Mais changeons de région : la secte des nuisibles adorateurs de la cartouche fait parler d'elle chez nous aussi, et tout particulièrement en Haute-Saône. Depuis l'été dernier, c'est un véritable scandale qui secoue la Fédération des chasseurs du département. Dans une réserve gérée par la dite Fédération à Noroy-le-Bourg, près de Vesoul, ont été exterminés entre 2010 et 2013, des animaux appartenant à des espèces protégées : chats sauvages, buses variables, autours des palombes, chouettes hulottes, en tout plus d'une centaine de sales bestioles qui faisaient rien qu'à s'en prendre aux gentils faisans et lapins de garenne lâchés dans la nature, les veilles d'ouverture de la chasse, par des nemrods à juste titre indignés par tant de sanguinaire cruauté. D'où l'emploi par ces derniers, pour venir à bout des voyous, de toute une panoplie de fusils, de pièges, d'appâts empoisonnés (au stade actuel de l'enquête, il semble néanmoins que n'aient été utilisés ni AK-47, ni bombe à fragmentation). Un juge d'instruction de Vesoul a déjà mis en examen plusieurs personnes pour « destruction d'espèces protégées en bande organisée » : parmi elles, quatre étudiants qui avaient été rémunérés pour faire le boulot, mais aussi divers cadres de la Fédération, dont le président.

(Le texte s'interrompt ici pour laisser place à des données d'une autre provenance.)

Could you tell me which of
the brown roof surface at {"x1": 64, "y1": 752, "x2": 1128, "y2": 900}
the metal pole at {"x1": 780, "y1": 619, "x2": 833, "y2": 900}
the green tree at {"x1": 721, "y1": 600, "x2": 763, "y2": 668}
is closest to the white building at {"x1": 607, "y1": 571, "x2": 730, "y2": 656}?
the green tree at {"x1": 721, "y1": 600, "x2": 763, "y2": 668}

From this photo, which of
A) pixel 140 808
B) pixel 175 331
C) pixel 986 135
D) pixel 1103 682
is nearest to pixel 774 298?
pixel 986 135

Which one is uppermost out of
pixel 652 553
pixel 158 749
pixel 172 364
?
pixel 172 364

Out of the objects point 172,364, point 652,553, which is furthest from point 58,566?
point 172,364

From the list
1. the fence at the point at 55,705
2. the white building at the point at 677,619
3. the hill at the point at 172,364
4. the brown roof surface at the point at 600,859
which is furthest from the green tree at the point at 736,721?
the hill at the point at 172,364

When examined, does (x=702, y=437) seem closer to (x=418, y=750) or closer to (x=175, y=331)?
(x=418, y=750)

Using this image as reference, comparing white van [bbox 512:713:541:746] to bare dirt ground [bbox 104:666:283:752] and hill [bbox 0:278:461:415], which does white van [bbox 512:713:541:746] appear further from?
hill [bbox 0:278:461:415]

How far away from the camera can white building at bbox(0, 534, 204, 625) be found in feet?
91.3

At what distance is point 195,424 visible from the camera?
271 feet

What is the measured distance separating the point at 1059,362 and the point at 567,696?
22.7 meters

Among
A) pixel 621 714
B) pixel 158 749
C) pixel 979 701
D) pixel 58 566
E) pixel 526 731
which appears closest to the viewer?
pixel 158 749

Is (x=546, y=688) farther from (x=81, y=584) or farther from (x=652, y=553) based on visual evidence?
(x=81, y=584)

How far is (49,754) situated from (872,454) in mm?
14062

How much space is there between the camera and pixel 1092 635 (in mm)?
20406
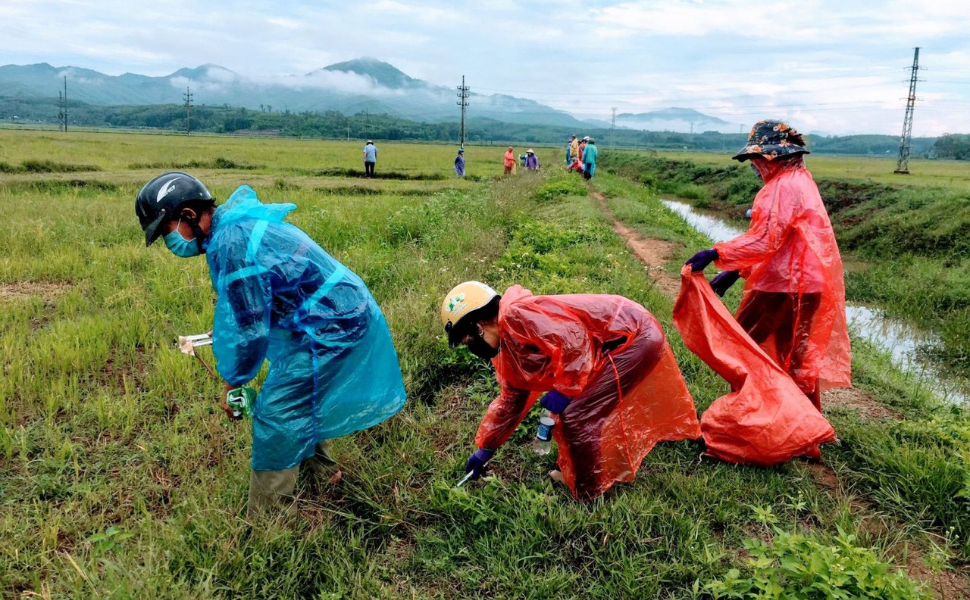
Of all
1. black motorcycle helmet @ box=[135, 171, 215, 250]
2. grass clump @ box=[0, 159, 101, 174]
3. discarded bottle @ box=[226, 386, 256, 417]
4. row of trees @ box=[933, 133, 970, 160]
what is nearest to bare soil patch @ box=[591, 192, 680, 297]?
discarded bottle @ box=[226, 386, 256, 417]

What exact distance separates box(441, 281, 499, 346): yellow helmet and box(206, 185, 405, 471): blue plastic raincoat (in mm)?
451

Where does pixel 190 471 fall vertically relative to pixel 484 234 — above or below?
below

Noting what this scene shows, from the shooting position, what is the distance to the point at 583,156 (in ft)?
61.8

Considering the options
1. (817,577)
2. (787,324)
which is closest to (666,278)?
(787,324)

« Cette affaire porte un préjudice considérable à l'image du monde fédéral et de la chasse en général », estime dans un communiqué la Fédération nationale des Chasseurs. Je me marre : comme s'il y avait besoin de ça pour « porter préjudice » à « l'image » d'un million de pithécanthropes qui s'arrogent le droit, au nom de leur « passion », de s'approprier les campagnes aux risques et périls des autres utilisateurs de la nature (4) !...
Un dernier mot : si j'habitais la « grande région » Sud-Ouest, il est évident qu'aux prochaines Européennes, je ne pourrais en aucune façon voter pour une liste conduite par un « écolo » qui appelle à flinguer les loups (même en Suisse) ! Décidément, plutôt que se lancer en politique, Bové aurait dû continuer à démolir des McDo...
Gérard Roy
1 Ils me plaisent bien, ceux-là aussi...
2 Déclaration authentique d'un de leurs représentants !
3 J'en connais quelques-uns à qui cela doit rappeler l'attitude d'un socialiste jurassien, devenu député, parce qu'il était le suppléant de Dominique Voynet, quand celle-ci a été nommée ministre de l'Environnement, et qui s'est sans vergogne vautré dans le lobbying pro-chasse.
4 Et s'il vous plaît, évitez-moi le sempiternel « argument » selon lequel il y a plus important et plus urgent que la question de la chasse (idem pour la tauromachie).